Provided passage:
____________
Consumer DNA testing is all the rage in Silicon Valley, promising to unlock the secrets of your ancestry and even offer you the best relationship by matching you with your DNA-mate. But how accurate is it?
On Wednesday, CBC News came with a shocking report: a DNA testing company received cheek swabs for a dog called Snoopy and did not realize it was testing the DNA of an animal, not a person.
That company, Viaguard Accu-Metrics, offers customers the opportunity to see if they have any genetic ties to the indigenous populations of Canada, in order to obtain a Confederation of Aboriginal People of Canada (CAPC) membership. One former partner of the CAPC, Louis Côté, was suspicious about the lab’s practices and decided to test their accuracy. He sent three cheek swabs, two from himself and one from Snoopy, a dog, to Viaguard’s laboratories, paid $500 for the two tests and waited for the results.
They came back to show that both he and his dog had 20 percent Indigenous ancestry.
CBS News took it one step further and decided to investigate Viaguard’s lab by sending samples from three employees and comparing their results with the ones produced by another DNA testing company, 23andme.
____________
Stored data entries:

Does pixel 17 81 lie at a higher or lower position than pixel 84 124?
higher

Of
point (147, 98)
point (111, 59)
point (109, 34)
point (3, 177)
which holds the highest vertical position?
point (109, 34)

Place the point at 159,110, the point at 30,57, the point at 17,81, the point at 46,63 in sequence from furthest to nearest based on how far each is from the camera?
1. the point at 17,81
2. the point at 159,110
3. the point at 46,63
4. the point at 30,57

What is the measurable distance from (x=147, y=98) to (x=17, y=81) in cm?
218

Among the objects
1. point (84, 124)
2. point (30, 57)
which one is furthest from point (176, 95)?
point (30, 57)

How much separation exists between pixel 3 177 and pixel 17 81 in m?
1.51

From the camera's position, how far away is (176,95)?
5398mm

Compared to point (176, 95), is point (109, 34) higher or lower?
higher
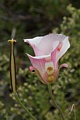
____________
Task brief:
Please write the next part of the passage on consumer DNA testing, picking up after its last sentence. These records have nothing to do with the passage on consumer DNA testing.

Answer for the task:
“Five weeks later, Viaguard sent back results saying all three CBC employees had 20 percent Native American DNA. The results were broken down further, linking them to specific First Nations communities. Viaguard determined that the DNA of each of the three individuals was 12 percent Abanaki and eight percent Mohawk — the same breakdown Côté received,” explains the CBC News report.
In reply, Viaguard said that the samples submitted by a consumer are only “informative” but “do not meet the standards of forensic scientific validity required for a legal test.” It was clearly not a very well-thought response, especially for a company that deals directly with consumers and charges $250 per test.